I fully realize when it comes to the discussion of whether or not it is a good idea to make a list of traits you are looking for in a spouse my naïve college binder detailing holiday traditions, gene pool preferences, and affinities for useless trivia is not exactly the legitimate “spouse list” that people are advocating. Then again, maybe it is. Maybe it’s relative.

Juvenile specificities aside, in adulthood I’ve never made a list of qualities I’m looking for in a spouse.

Maybe it’s because I love surprises.

Maybe it’s because I don’t see the need.

Maybe it’s because writing things down does something to me.

Maybe it’s because I believe not all of my longings will be fulfilled this side of eternity, including my desire for a husband.

Maybe it’s because I don’t trust my oft-wandering heart.

Maybe it’s a lot of those things. I’ve considered them all, and they might contain some shards of truth as to why I don’t make a list.

But really, it’s because if I am to get married, my “list” isn’t really a list. It’s three characteristics: He must love Jesus more than he loves me, he must be a spiritual leader and he must enjoy travel. It’s a far cry from five pages I wrote over a decade ago.

I’ve been fortunate to walk alongside some phenomenal guys in my lifetime, both family and friends. Some have married and some are still single.

Regardless, they have set the bar high and in many ways have made it much easier to not settle for anything less — especially when it comes to spiritual matters and treatment of women. I am grateful God has placed them in my life to show me it’s not unreasonable to wait for someone who follows hard after Him and who will challenge me to do the same.
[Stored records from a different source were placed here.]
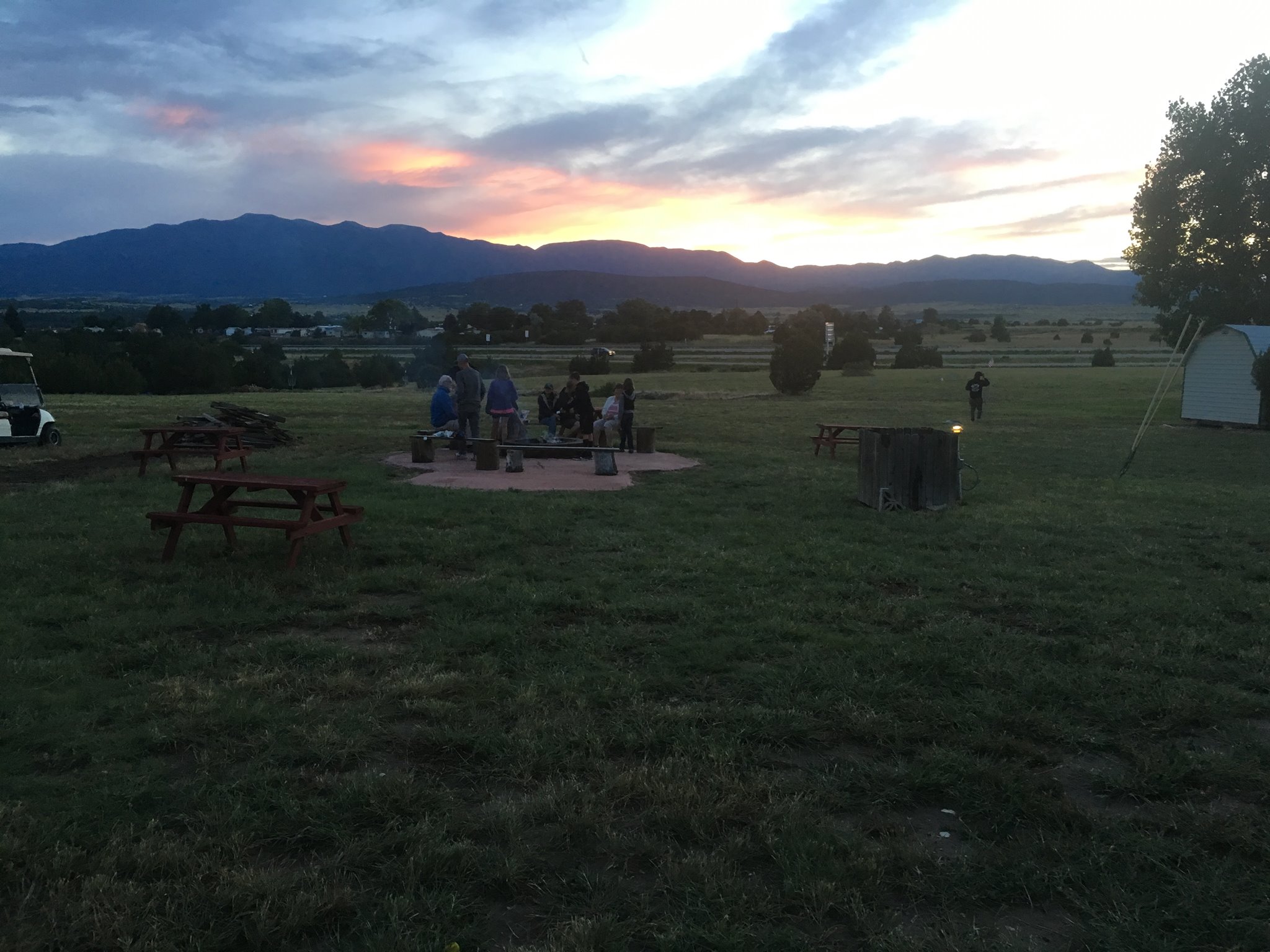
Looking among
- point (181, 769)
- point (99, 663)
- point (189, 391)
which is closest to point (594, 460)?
point (99, 663)

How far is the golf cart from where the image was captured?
15836mm

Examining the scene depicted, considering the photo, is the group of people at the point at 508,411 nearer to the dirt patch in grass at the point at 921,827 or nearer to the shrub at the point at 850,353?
the dirt patch in grass at the point at 921,827

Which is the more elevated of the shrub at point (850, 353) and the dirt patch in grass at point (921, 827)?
the shrub at point (850, 353)

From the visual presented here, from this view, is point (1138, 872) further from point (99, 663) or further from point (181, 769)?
point (99, 663)

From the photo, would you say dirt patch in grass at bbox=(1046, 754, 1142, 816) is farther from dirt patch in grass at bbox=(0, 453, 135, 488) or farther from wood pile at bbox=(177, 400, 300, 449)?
wood pile at bbox=(177, 400, 300, 449)

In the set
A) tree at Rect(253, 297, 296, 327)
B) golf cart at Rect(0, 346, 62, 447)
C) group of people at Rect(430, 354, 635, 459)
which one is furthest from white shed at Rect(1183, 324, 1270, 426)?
tree at Rect(253, 297, 296, 327)

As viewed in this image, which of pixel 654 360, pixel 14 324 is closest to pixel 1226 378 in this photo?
pixel 654 360

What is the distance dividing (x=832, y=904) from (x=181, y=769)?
2.67 meters

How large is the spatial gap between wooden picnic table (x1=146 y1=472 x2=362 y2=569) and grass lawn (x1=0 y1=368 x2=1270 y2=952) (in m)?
0.28

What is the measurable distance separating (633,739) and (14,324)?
277 feet

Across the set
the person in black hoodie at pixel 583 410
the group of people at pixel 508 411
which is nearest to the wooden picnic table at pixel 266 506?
the group of people at pixel 508 411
Each of the guys who come to mind is so unique, except in their zeal for the Lord. They’ve shown me that any character traits that I thought I had to have were short-sighted and limiting me to what I thought was best instead of keeping me open to whomever God might bring into my life.

But then again what do I know? Maybe there is something to this list thing. I mean, Ryan made one and is now married. I haven’t made one and am still single …

[Jessica Bufkin]

Do you think it’s beneficial to create a list of traits you want in a future spouse? If you have a list, why did you do it? If you haven’t, why not?